◆ **Excerpted passage**:

============================================================

India’s Union Budget 2026–27, presented by Finance Minister Nirmala Sitharaman on 1 February 2026, outlines a continued commitment to fiscal consolidation while sustaining growth through capital expenditure. The fiscal deficit for FY27 has been set at 4.3% of GDP, marginally lower than the revised estimate of 4.4% for FY26, keeping the government on track with its medium-term consolidation glide path.
For FY27, the Centre’s debt is estimated at 55.6% of GDP. Gross market borrowings are budgeted at Rs 17.2 lakh crore, with net borrowings at Rs 11.7 lakh crore. The elevated borrowing programme comes at a time when bond yields are already firm, largely due to supply-side pressures and global rate dynamics.
The fiscal deficit target of 4.3% of GDP for FY27 aligns with the government’s commitment, first articulated in the Union Budget 2021–22, to bring the deficit below 4.5% by FY26. The FY27 estimate is based on an assumed nominal GDP growth of around 10%, supported by real GDP growth of approximately 7.4% and a stable inflation environment.

============================================================

◆ **Exercise brief**: Can you continue the Union Budget 2026–27 passage above, starting right after its final sentence?

◆ **Stored rows**:
============================================================

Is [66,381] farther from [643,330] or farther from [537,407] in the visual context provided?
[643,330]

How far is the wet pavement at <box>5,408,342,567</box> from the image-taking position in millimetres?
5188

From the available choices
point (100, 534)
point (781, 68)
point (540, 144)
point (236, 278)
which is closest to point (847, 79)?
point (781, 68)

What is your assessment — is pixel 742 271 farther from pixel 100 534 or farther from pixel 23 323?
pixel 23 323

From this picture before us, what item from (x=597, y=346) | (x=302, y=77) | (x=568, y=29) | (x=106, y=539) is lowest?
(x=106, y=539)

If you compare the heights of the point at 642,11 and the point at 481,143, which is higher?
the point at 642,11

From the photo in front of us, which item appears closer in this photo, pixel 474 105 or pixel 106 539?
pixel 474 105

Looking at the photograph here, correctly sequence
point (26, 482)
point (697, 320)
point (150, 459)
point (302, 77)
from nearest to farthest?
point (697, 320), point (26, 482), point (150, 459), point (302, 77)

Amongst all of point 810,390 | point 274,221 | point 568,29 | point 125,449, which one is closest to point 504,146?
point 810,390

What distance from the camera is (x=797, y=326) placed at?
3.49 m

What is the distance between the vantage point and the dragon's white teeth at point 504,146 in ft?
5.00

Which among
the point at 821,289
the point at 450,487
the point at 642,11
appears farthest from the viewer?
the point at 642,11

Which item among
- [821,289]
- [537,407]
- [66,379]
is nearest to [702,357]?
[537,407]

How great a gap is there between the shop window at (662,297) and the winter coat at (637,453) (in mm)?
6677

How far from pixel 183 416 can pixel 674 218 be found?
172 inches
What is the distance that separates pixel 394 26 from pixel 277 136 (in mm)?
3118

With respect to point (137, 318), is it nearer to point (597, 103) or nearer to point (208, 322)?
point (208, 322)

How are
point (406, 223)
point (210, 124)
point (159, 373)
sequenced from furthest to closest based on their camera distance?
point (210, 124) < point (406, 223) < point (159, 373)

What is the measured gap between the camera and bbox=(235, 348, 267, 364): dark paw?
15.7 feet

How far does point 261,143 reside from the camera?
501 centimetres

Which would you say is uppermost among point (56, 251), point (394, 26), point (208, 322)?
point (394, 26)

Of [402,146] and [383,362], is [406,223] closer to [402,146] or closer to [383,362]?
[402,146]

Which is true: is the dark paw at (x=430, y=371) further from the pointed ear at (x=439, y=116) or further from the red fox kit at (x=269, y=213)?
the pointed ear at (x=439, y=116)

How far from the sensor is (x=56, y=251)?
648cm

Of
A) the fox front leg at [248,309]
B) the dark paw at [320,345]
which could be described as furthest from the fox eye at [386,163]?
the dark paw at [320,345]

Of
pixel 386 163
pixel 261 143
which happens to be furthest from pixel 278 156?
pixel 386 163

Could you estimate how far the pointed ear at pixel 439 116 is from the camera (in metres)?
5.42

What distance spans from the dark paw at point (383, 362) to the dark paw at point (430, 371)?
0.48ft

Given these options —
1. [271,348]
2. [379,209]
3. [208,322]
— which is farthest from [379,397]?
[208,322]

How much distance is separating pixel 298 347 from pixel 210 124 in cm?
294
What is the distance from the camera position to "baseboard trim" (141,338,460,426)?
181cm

============================================================

◆ **Task output**:
Revenue receipts for FY27 are estimated at Rs 35.33 lakh crore. Gross tax revenues are projected at Rs 44.04 lakh crore, reflecting an increase of about 8% over the revised estimates for FY26. Of this, direct taxes are expected to contribute approximately Rs 26.97 lakh crore.
Total expenditure for FY27 is estimated at Rs 53.47 lakh crore, equivalent to 13.6% of GDP, marking a 7.7% increase over the revised estimates of FY26. Capital expenditure remains a priority, with capital outlay budgeted at Rs 12.22 lakh crore (3.1% of GDP). When grants for asset creation to states are included, effective capital expenditure rises to Rs 17.15 lakh crore, or 4.4% of GDP.
Tax devolution to states, based on the Sixteenth Finance Commission’s framework, is estimated at Rs 15.26 lakh crore, representing 41% of the divisible pool. While this supports state-level spending and investment, economists note that any shortfall in tax revenues could necessitate expenditure rationalisation to maintain the fiscal glide path.
The government’s gross borrowing programme for FY27 stands at Rs 17.2 lakh crore, higher than the previous year, largely due to refinancing requirements and continued funding of capital expenditure. Net market borrowings are estimated at Rs 11.7 lakh crore.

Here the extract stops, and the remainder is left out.